Health secretary Matt Hancock argued on the BBC Radio 4 Today programme this morning there was a ‘clear precedent’ for mandatory inoculation because ‘that sort of approach is already in place for doctors’ who ‘have to have the hepatitis B vaccine’.

Doctors, nurses and other healthcare staff who may have direct contact with patients’ blood are recommended to have the hepatitis B vaccine, while many employers require it.

Mr Hancock continued: ‘There’s a duty of care that people have if you work in an elderly care home. After all, residents of elderly care homes that are the most vulnerable of all to Covid.’

He was speaking after a paper submitted to the Covid-19 Operations Cabinet sub-committee last week was leaked to the Telegraph and published. It showed Prime Minister Boris Johnson and health and social care secretary Matt Hancock requested the legal change.

The proposed move, likely just for England, comes amid concern at low Covid vaccine uptake among care home staff who work with populations particularly vulnerable to the virus. The latest NHS Digital figures, from 18 March, show 75.6% of eligible staff in older adult care homes have been vaccinated.
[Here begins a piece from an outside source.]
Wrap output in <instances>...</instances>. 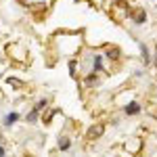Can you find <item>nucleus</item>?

But the sub-committee paper, drafted by the Department of Health and Social Care, also predicted that ‘large’ numbers of social care workers may quit if the change is made and that lawsuits on human rights grounds could be possible.  
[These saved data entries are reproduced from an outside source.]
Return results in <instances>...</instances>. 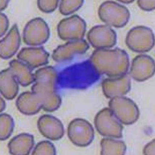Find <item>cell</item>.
<instances>
[{
  "instance_id": "cell-25",
  "label": "cell",
  "mask_w": 155,
  "mask_h": 155,
  "mask_svg": "<svg viewBox=\"0 0 155 155\" xmlns=\"http://www.w3.org/2000/svg\"><path fill=\"white\" fill-rule=\"evenodd\" d=\"M58 1H38V7L41 11L45 13H50L54 11L57 8Z\"/></svg>"
},
{
  "instance_id": "cell-9",
  "label": "cell",
  "mask_w": 155,
  "mask_h": 155,
  "mask_svg": "<svg viewBox=\"0 0 155 155\" xmlns=\"http://www.w3.org/2000/svg\"><path fill=\"white\" fill-rule=\"evenodd\" d=\"M86 29L85 21L77 15L62 20L57 28L59 38L64 40L71 41L82 39Z\"/></svg>"
},
{
  "instance_id": "cell-28",
  "label": "cell",
  "mask_w": 155,
  "mask_h": 155,
  "mask_svg": "<svg viewBox=\"0 0 155 155\" xmlns=\"http://www.w3.org/2000/svg\"><path fill=\"white\" fill-rule=\"evenodd\" d=\"M155 140H153L146 145L143 150V153L145 155H154L155 154Z\"/></svg>"
},
{
  "instance_id": "cell-8",
  "label": "cell",
  "mask_w": 155,
  "mask_h": 155,
  "mask_svg": "<svg viewBox=\"0 0 155 155\" xmlns=\"http://www.w3.org/2000/svg\"><path fill=\"white\" fill-rule=\"evenodd\" d=\"M50 29L46 22L41 18H35L26 25L23 32V40L28 45H41L48 40Z\"/></svg>"
},
{
  "instance_id": "cell-19",
  "label": "cell",
  "mask_w": 155,
  "mask_h": 155,
  "mask_svg": "<svg viewBox=\"0 0 155 155\" xmlns=\"http://www.w3.org/2000/svg\"><path fill=\"white\" fill-rule=\"evenodd\" d=\"M0 89L2 96L8 100L13 99L18 94V85L10 68L1 71Z\"/></svg>"
},
{
  "instance_id": "cell-11",
  "label": "cell",
  "mask_w": 155,
  "mask_h": 155,
  "mask_svg": "<svg viewBox=\"0 0 155 155\" xmlns=\"http://www.w3.org/2000/svg\"><path fill=\"white\" fill-rule=\"evenodd\" d=\"M155 62L151 56L141 54L132 61L129 75L135 81L143 82L151 78L154 74Z\"/></svg>"
},
{
  "instance_id": "cell-6",
  "label": "cell",
  "mask_w": 155,
  "mask_h": 155,
  "mask_svg": "<svg viewBox=\"0 0 155 155\" xmlns=\"http://www.w3.org/2000/svg\"><path fill=\"white\" fill-rule=\"evenodd\" d=\"M94 123L101 135L116 138L123 137V127L109 108H104L98 112Z\"/></svg>"
},
{
  "instance_id": "cell-10",
  "label": "cell",
  "mask_w": 155,
  "mask_h": 155,
  "mask_svg": "<svg viewBox=\"0 0 155 155\" xmlns=\"http://www.w3.org/2000/svg\"><path fill=\"white\" fill-rule=\"evenodd\" d=\"M87 38L91 46L97 49H109L115 45L117 35L110 26L99 25L89 30Z\"/></svg>"
},
{
  "instance_id": "cell-17",
  "label": "cell",
  "mask_w": 155,
  "mask_h": 155,
  "mask_svg": "<svg viewBox=\"0 0 155 155\" xmlns=\"http://www.w3.org/2000/svg\"><path fill=\"white\" fill-rule=\"evenodd\" d=\"M16 105L20 112L28 115L37 114L42 108L39 99L32 92H25L21 94L16 100Z\"/></svg>"
},
{
  "instance_id": "cell-29",
  "label": "cell",
  "mask_w": 155,
  "mask_h": 155,
  "mask_svg": "<svg viewBox=\"0 0 155 155\" xmlns=\"http://www.w3.org/2000/svg\"><path fill=\"white\" fill-rule=\"evenodd\" d=\"M8 1H2L1 2V11H3L5 9L7 8L8 3Z\"/></svg>"
},
{
  "instance_id": "cell-18",
  "label": "cell",
  "mask_w": 155,
  "mask_h": 155,
  "mask_svg": "<svg viewBox=\"0 0 155 155\" xmlns=\"http://www.w3.org/2000/svg\"><path fill=\"white\" fill-rule=\"evenodd\" d=\"M34 142L33 136L28 133L20 134L9 142V151L12 155H28L34 147Z\"/></svg>"
},
{
  "instance_id": "cell-27",
  "label": "cell",
  "mask_w": 155,
  "mask_h": 155,
  "mask_svg": "<svg viewBox=\"0 0 155 155\" xmlns=\"http://www.w3.org/2000/svg\"><path fill=\"white\" fill-rule=\"evenodd\" d=\"M9 21L5 15L1 13V37H2L7 31L9 26Z\"/></svg>"
},
{
  "instance_id": "cell-24",
  "label": "cell",
  "mask_w": 155,
  "mask_h": 155,
  "mask_svg": "<svg viewBox=\"0 0 155 155\" xmlns=\"http://www.w3.org/2000/svg\"><path fill=\"white\" fill-rule=\"evenodd\" d=\"M55 147L52 143L48 141L40 142L35 146L32 154L52 155L56 154Z\"/></svg>"
},
{
  "instance_id": "cell-12",
  "label": "cell",
  "mask_w": 155,
  "mask_h": 155,
  "mask_svg": "<svg viewBox=\"0 0 155 155\" xmlns=\"http://www.w3.org/2000/svg\"><path fill=\"white\" fill-rule=\"evenodd\" d=\"M89 47L88 43L83 39L71 41L57 48L53 52L52 58L58 62L70 60L76 55L85 53Z\"/></svg>"
},
{
  "instance_id": "cell-3",
  "label": "cell",
  "mask_w": 155,
  "mask_h": 155,
  "mask_svg": "<svg viewBox=\"0 0 155 155\" xmlns=\"http://www.w3.org/2000/svg\"><path fill=\"white\" fill-rule=\"evenodd\" d=\"M100 19L107 25L116 28L126 26L129 21L130 13L126 7L111 1L104 2L100 5L98 12Z\"/></svg>"
},
{
  "instance_id": "cell-5",
  "label": "cell",
  "mask_w": 155,
  "mask_h": 155,
  "mask_svg": "<svg viewBox=\"0 0 155 155\" xmlns=\"http://www.w3.org/2000/svg\"><path fill=\"white\" fill-rule=\"evenodd\" d=\"M109 106L115 117L125 125L133 124L139 118L138 107L129 98L123 96L112 98L109 101Z\"/></svg>"
},
{
  "instance_id": "cell-31",
  "label": "cell",
  "mask_w": 155,
  "mask_h": 155,
  "mask_svg": "<svg viewBox=\"0 0 155 155\" xmlns=\"http://www.w3.org/2000/svg\"><path fill=\"white\" fill-rule=\"evenodd\" d=\"M119 1L121 2L122 3H124V4L131 3H132L134 2V1Z\"/></svg>"
},
{
  "instance_id": "cell-14",
  "label": "cell",
  "mask_w": 155,
  "mask_h": 155,
  "mask_svg": "<svg viewBox=\"0 0 155 155\" xmlns=\"http://www.w3.org/2000/svg\"><path fill=\"white\" fill-rule=\"evenodd\" d=\"M38 127L42 135L52 140L61 139L64 135V125L58 118L52 115H44L38 119Z\"/></svg>"
},
{
  "instance_id": "cell-13",
  "label": "cell",
  "mask_w": 155,
  "mask_h": 155,
  "mask_svg": "<svg viewBox=\"0 0 155 155\" xmlns=\"http://www.w3.org/2000/svg\"><path fill=\"white\" fill-rule=\"evenodd\" d=\"M131 85L130 77L127 74L104 80L102 83V88L104 95L111 99L127 94L130 90Z\"/></svg>"
},
{
  "instance_id": "cell-4",
  "label": "cell",
  "mask_w": 155,
  "mask_h": 155,
  "mask_svg": "<svg viewBox=\"0 0 155 155\" xmlns=\"http://www.w3.org/2000/svg\"><path fill=\"white\" fill-rule=\"evenodd\" d=\"M127 46L132 51L144 53L150 51L155 44L153 31L147 27L139 26L130 30L126 36Z\"/></svg>"
},
{
  "instance_id": "cell-16",
  "label": "cell",
  "mask_w": 155,
  "mask_h": 155,
  "mask_svg": "<svg viewBox=\"0 0 155 155\" xmlns=\"http://www.w3.org/2000/svg\"><path fill=\"white\" fill-rule=\"evenodd\" d=\"M20 43L18 28L16 24H15L5 37L1 41V58L8 59L12 58L18 51Z\"/></svg>"
},
{
  "instance_id": "cell-1",
  "label": "cell",
  "mask_w": 155,
  "mask_h": 155,
  "mask_svg": "<svg viewBox=\"0 0 155 155\" xmlns=\"http://www.w3.org/2000/svg\"><path fill=\"white\" fill-rule=\"evenodd\" d=\"M90 62L97 73L111 78L127 74L130 66L129 55L119 48L97 49L92 53Z\"/></svg>"
},
{
  "instance_id": "cell-20",
  "label": "cell",
  "mask_w": 155,
  "mask_h": 155,
  "mask_svg": "<svg viewBox=\"0 0 155 155\" xmlns=\"http://www.w3.org/2000/svg\"><path fill=\"white\" fill-rule=\"evenodd\" d=\"M10 66L14 76L21 86H27L35 81L34 74L25 63L15 59L10 62Z\"/></svg>"
},
{
  "instance_id": "cell-22",
  "label": "cell",
  "mask_w": 155,
  "mask_h": 155,
  "mask_svg": "<svg viewBox=\"0 0 155 155\" xmlns=\"http://www.w3.org/2000/svg\"><path fill=\"white\" fill-rule=\"evenodd\" d=\"M1 120V141L6 140L11 135L14 127V122L11 116L6 113L0 116Z\"/></svg>"
},
{
  "instance_id": "cell-30",
  "label": "cell",
  "mask_w": 155,
  "mask_h": 155,
  "mask_svg": "<svg viewBox=\"0 0 155 155\" xmlns=\"http://www.w3.org/2000/svg\"><path fill=\"white\" fill-rule=\"evenodd\" d=\"M1 112L4 111L6 107V104L5 100L1 97Z\"/></svg>"
},
{
  "instance_id": "cell-26",
  "label": "cell",
  "mask_w": 155,
  "mask_h": 155,
  "mask_svg": "<svg viewBox=\"0 0 155 155\" xmlns=\"http://www.w3.org/2000/svg\"><path fill=\"white\" fill-rule=\"evenodd\" d=\"M155 1H142L139 0L137 2V4L142 10L147 11L154 10L155 8Z\"/></svg>"
},
{
  "instance_id": "cell-7",
  "label": "cell",
  "mask_w": 155,
  "mask_h": 155,
  "mask_svg": "<svg viewBox=\"0 0 155 155\" xmlns=\"http://www.w3.org/2000/svg\"><path fill=\"white\" fill-rule=\"evenodd\" d=\"M68 134L70 141L74 145L84 147L90 145L94 138V130L87 121L76 118L71 121L68 129Z\"/></svg>"
},
{
  "instance_id": "cell-23",
  "label": "cell",
  "mask_w": 155,
  "mask_h": 155,
  "mask_svg": "<svg viewBox=\"0 0 155 155\" xmlns=\"http://www.w3.org/2000/svg\"><path fill=\"white\" fill-rule=\"evenodd\" d=\"M84 1H61L59 5V10L60 13L64 15H68L75 12L82 6Z\"/></svg>"
},
{
  "instance_id": "cell-15",
  "label": "cell",
  "mask_w": 155,
  "mask_h": 155,
  "mask_svg": "<svg viewBox=\"0 0 155 155\" xmlns=\"http://www.w3.org/2000/svg\"><path fill=\"white\" fill-rule=\"evenodd\" d=\"M49 54L43 47L24 48L17 58L31 68L43 66L48 63Z\"/></svg>"
},
{
  "instance_id": "cell-21",
  "label": "cell",
  "mask_w": 155,
  "mask_h": 155,
  "mask_svg": "<svg viewBox=\"0 0 155 155\" xmlns=\"http://www.w3.org/2000/svg\"><path fill=\"white\" fill-rule=\"evenodd\" d=\"M101 145L102 155H124L126 150V146L124 142L112 139H103Z\"/></svg>"
},
{
  "instance_id": "cell-2",
  "label": "cell",
  "mask_w": 155,
  "mask_h": 155,
  "mask_svg": "<svg viewBox=\"0 0 155 155\" xmlns=\"http://www.w3.org/2000/svg\"><path fill=\"white\" fill-rule=\"evenodd\" d=\"M34 75L35 83L32 87V92L39 99L42 109L49 112L58 109L61 106V99L56 91L58 76L55 68L51 66L40 68Z\"/></svg>"
}]
</instances>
The paper is reported to have said: ‘The Prime Minister and the secretary of state have discussed on several occasions the progress that is being made to immunise social care workers against Covid-19 and have agreed – in order to reach a position of much greater safety for care recipients – to put in place legislation to require vaccinations among the workforce.’

But Mr Hancock added to the Today programme: ‘This is something that we’re considering but we haven’t made a final decision on, and we do want to hear from care homes and indeed care home staff on this question.’

In a tweet yesterday, Trades Union Congress general secretary Frances O’Grady warned such a suggested law change could be ‘discriminatory’ and damage trust and employee relations.

She added: ‘Employers should encourage their workers to get vaccinated and make it as easy as possible – for example, by giving paid time off for appointments.’

Another report this month of a government plan to force all NHS and care staff in England to get vaccinated was also criticised as ‘sinister’ by Unison.

The union’s general secretary Christina McAnea said: ‘Forced vaccinations are the wrong way to go and send out a sinister and worrying message.’

Last month, minister for Covid vaccine deployment Nadhim Zahawi called similar ideas for compulsory vaccination ‘discriminatory’ while explaining why the Government was not considering introducing vaccine passports proving an individual has been inoculated.